### Extract provided:
★ ★ ★ ★ ★ ★ ★

What we think of as a computer has changed in ways our 2007 selves could not imagine

Apple understands that people won’t buy phones every year. And already got ahead of the problem a few years ago.

Several of the reviews of this year’s iPhone 13 line from mainstream USA publications were lukewarm about the main decision a reader wanted to make: should they buy the new iPhone or not?

Source: this Youtube comparison video

CNN was clear you should only upgrade if you’re on an old iPhone (or are a professional photographer). The New York Times began with the sentence “the truth is that smartphones peaked a few years ago”. CNET compares the newest phones to older ones and only starts suggesting upgrades with phones three years old.

It’s clear that people are waiting longer to get a new smartphone than they did several years ago. And that wait is getting longer.

I think it’s mostly because smartphones – now just phones – have become an everyday essential. Far from the novelty they were for their first decade, they are now how we interact with the world. Consequently, the choice to get a new iPhone is no longer about signalling exclusivity or wealth; it’s a much more utilitarian decision: whether the phone one owns is now long in the tooth.

And the answer to that question is usually No. For a few years now, phones have been much more capable than the average person needs them to be. Give the average person an iPhone XS instead of the iPhone 13 from three generations later, and they’ll have a hard time convincing themselves that the new one is really all that better.

Phone processors are also as fast as most desktops and laptops. Graphics performance is arguably better. They also have about the same amount of storage space. We use them for different things than we do our computers, but they’re really – as Apple describes its iPad – the Next Computer. It’s just that in ten years, what we think of as a computer has changed in ways our 2007 selves could not imagine.

★ ★ ★ ★ ★ ★ ★

### Material provided:
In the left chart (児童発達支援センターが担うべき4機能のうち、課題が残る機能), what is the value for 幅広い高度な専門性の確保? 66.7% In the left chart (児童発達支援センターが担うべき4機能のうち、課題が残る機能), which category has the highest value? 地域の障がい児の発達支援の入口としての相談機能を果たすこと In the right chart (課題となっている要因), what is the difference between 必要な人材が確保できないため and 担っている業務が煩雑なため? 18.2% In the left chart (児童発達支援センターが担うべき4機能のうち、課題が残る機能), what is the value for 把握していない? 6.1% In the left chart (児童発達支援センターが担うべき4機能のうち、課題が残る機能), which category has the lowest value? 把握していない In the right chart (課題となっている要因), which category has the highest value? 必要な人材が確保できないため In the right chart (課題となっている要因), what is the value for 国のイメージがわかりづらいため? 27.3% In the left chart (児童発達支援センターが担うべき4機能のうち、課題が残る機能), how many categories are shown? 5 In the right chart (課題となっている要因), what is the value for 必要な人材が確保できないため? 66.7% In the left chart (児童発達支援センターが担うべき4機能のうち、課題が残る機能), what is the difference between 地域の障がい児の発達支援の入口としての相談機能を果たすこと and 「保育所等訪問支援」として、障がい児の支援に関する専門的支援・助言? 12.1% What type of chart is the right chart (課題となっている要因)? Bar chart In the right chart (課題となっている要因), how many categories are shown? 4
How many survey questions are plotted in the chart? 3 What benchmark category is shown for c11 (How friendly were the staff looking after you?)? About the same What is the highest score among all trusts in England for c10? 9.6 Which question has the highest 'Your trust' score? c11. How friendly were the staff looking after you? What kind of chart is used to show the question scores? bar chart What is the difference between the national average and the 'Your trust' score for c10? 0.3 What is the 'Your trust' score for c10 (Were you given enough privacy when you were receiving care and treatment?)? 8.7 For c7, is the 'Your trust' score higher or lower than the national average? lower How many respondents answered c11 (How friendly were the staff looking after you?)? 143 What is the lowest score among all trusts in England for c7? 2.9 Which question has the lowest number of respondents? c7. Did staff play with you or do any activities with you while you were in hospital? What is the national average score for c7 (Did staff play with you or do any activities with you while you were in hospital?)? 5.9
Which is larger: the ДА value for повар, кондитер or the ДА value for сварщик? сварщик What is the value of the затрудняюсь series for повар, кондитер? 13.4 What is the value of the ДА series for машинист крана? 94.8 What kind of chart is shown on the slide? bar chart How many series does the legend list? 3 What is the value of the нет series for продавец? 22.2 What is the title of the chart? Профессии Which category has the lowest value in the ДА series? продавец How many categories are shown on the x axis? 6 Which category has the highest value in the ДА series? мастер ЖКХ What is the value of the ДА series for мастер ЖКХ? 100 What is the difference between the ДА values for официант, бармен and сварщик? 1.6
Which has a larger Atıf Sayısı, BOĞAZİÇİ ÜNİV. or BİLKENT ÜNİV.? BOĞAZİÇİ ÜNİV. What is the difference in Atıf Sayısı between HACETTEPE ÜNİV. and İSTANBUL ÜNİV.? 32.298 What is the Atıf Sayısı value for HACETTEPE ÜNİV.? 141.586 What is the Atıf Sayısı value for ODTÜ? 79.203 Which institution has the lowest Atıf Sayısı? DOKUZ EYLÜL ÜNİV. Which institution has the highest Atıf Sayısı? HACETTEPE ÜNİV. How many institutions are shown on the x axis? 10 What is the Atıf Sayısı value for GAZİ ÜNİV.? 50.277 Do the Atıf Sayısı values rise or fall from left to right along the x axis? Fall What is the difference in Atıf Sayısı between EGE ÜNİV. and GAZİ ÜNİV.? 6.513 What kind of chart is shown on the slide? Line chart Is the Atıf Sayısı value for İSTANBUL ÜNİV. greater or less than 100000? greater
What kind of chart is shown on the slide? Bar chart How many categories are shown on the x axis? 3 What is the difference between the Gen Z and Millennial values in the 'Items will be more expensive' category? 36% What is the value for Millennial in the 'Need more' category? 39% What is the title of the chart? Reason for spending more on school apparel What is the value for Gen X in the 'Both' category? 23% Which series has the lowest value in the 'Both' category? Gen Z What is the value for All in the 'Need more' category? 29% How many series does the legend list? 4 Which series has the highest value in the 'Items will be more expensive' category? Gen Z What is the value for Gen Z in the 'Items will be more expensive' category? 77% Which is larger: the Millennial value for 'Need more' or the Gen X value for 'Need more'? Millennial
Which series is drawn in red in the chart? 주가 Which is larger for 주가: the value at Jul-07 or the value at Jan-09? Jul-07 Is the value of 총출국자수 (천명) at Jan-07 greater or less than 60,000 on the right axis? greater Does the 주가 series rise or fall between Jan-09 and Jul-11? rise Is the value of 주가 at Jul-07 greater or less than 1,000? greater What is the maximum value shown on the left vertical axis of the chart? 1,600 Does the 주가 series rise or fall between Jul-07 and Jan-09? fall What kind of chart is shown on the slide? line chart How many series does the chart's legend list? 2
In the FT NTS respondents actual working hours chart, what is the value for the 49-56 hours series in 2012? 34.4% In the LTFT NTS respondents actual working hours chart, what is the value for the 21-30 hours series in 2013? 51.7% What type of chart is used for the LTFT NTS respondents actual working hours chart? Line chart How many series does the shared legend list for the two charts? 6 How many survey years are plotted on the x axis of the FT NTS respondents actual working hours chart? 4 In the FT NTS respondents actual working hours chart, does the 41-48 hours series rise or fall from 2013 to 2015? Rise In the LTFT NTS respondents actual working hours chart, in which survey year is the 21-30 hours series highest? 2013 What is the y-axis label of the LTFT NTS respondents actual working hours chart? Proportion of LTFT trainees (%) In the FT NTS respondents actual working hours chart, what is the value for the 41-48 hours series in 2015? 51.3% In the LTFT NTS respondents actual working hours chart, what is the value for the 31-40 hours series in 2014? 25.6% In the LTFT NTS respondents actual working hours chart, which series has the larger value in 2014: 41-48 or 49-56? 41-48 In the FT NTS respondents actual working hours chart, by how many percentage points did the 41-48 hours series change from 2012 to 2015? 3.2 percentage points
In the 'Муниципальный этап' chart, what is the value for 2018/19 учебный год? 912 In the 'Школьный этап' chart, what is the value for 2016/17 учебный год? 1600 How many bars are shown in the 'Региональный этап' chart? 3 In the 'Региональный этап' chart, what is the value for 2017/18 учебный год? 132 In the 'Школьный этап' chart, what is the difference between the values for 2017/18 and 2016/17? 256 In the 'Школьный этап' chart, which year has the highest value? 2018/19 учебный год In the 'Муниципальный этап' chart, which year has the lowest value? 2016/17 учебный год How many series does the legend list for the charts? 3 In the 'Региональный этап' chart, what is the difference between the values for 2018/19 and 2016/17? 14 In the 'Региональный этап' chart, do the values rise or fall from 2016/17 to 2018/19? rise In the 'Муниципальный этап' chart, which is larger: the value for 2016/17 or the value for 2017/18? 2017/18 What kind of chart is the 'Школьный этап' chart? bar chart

★ ★ ★ ★ ★ ★ ★

Could you reproduce the entire passage on smartphone upgrades word for word? The rows have nothing to do with what follows.

What we think of as a computer has changed in ways our 2007 selves could not imagine

Apple understands that people won’t buy phones every year. And already got ahead of the problem a few years ago.

Several of the reviews of this year’s iPhone 13 line from mainstream USA publications were lukewarm about the main decision a reader wanted to make: should they buy the new iPhone or not?

Source: this Youtube comparison video

CNN was clear you should only upgrade if you’re on an old iPhone (or are a professional photographer). The New York Times began with the sentence “the truth is that smartphones peaked a few years ago”. CNET compares the newest phones to older ones and only starts suggesting upgrades with phones three years old.

It’s clear that people are waiting longer to get a new smartphone than they did several years ago. And that wait is getting longer.

I think it’s mostly because smartphones – now just phones – have become an everyday essential. Far from the novelty they were for their first decade, they are now how we interact with the world. Consequently, the choice to get a new iPhone is no longer about signalling exclusivity or wealth; it’s a much more utilitarian decision: whether the phone one owns is now long in the tooth.

And the answer to that question is usually No. For a few years now, phones have been much more capable than the average person needs them to be. Give the average person an iPhone XS instead of the iPhone 13 from three generations later, and they’ll have a hard time convincing themselves that the new one is really all that better.

Phone processors are also as fast as most desktops and laptops. Graphics performance is arguably better. They also have about the same amount of storage space. We use them for different things than we do our computers, but they’re really – as Apple describes its iPad – the Next Computer. It’s just that in ten years, what we think of as a computer has changed in ways our 2007 selves could not imagine.